One key characteristics of Go generics implementation is they only partially use monomorphization, a technique used in languages like C++, D, or Rust to compile generic code. In a nutshell, monomorphization consists in replicating a function’s implementation to specialize it for distinct types. Monomorphization is usually faster than inheritance-based polymorphic code, at the expense of compilation time and binary size. In fact, monomorphization ensures zero-overhead calls, while inheritance-based polymorphism requires the use of indirect pointers through virtual dispatch tables. Additionally, monomorphized code can be specifically optimized and/or inlined by the compiler.
In Go, says Martí, monomorphization is only partially applied using a technique called “GCShape stenciling with Dictionaries”. The main effect of this is that all arguments of pointer types or interfaces are treated as belonging to the same underlying type, which means only one monomorphic version of that function is generated. Contrast this with functions taking arithmetic arguments, such as int32
and float64
, each of which gets its own specialized function version.
There’s no incentive to convert a pure function that takes an interface to use Generics in 1.18. It’ll only make it slower, as the Go compiler cannot currently generate a function shape where methods are called through a pointer.

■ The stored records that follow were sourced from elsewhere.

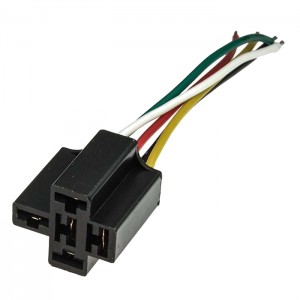 Колодка для реле Cross relay 10CM, колодка для 5-ти контактного э/м реле серии СМА (авто), Uном.=12/ 24 (DC) В, длина проводов 10 см, AWG18 (ток до 21A)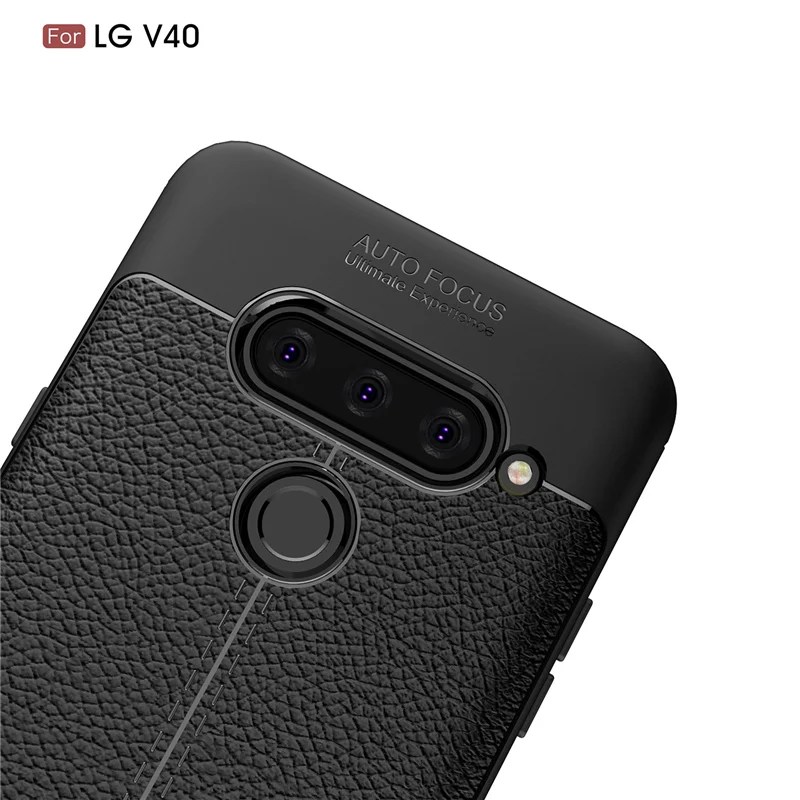 For Capa LG V40 Thinq Case Silicone Litchi PU Leather (5)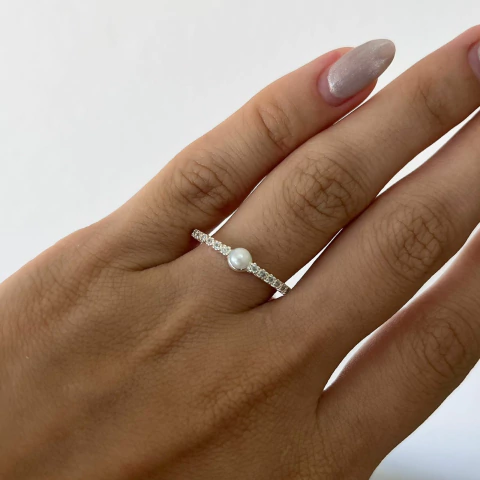 Anel Pérola e Zircônia - comprar online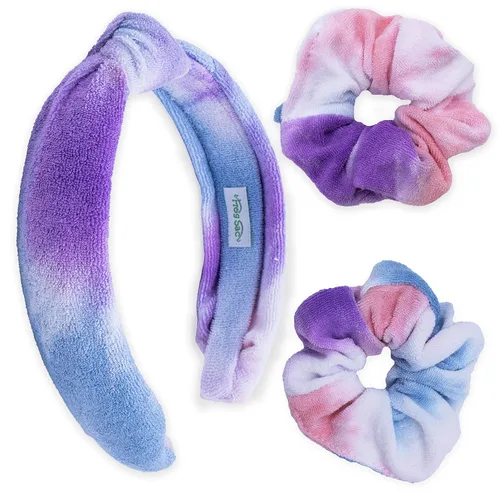 FROG SAC Diadema de spa para lavar la cara, adolescentes y niñas con teñido anudado, diademas y muñequeras, toalla de maquillaje facial suave,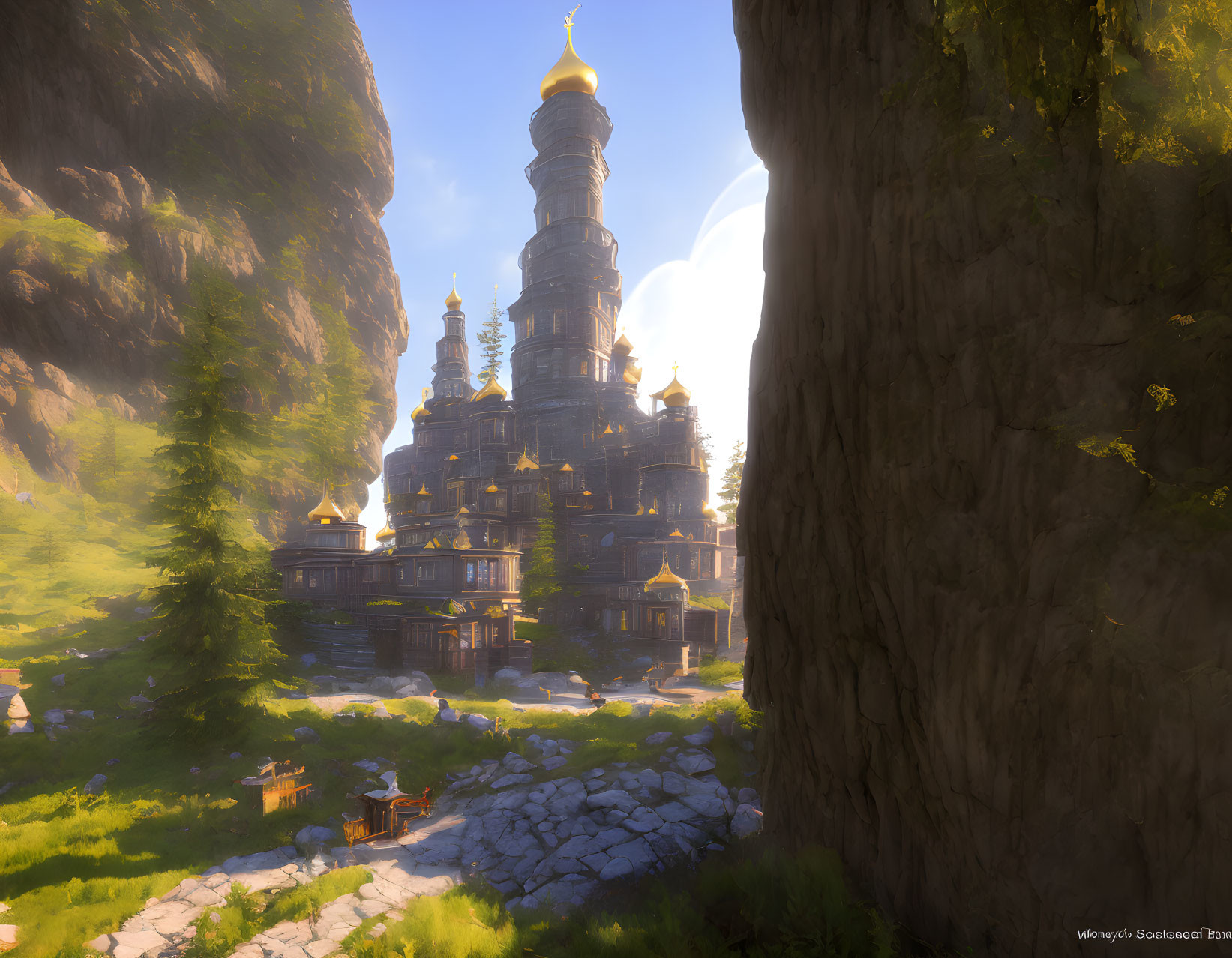 Fantasy castle with spires in sunlit forest clearing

Martí uses PlanetScale’s Vitess open-source database to test out how introducing generics may impact a complex, real-life application. He goes down to assembly-level to study how the code generated by the Go compiler looks and make his argument. Additionally, he carries some micro-benchmarking through to measure exactly how slower generics can be in a best-case scenario. In a more realistic scenario, though, things can get worse.
In an actual production service there is cache contention, and the global itabTable can contain from hundreds to millions of entries […]. This means that Generic method call overhead in your Go programs will degrade with the complexity of your codebase.
Do not miss Martí’s highly-detailed and argumented analysis if you are interested in the fine details of his reasoning.
At the end of his analysis, Martí provides a few suggestions about the use of generics in Go 1.18. Specifically, he discourages attempting to de-virtualize or inline method calls, passing an interface to a generic function, and rewriting interface-based APIs to use generics. On the contrary, generics seem promising to de-duplicate methods that take string
and []byte
, with generic data structures, and with callback arguments.
However, there is nothing in Go generics specification that prevents all of this from being improved in future versions with a different choice of trade-offs. Only you might want to know where the potential risks lie and apply generics incrementally to your codebase without forgetting to measure your performance.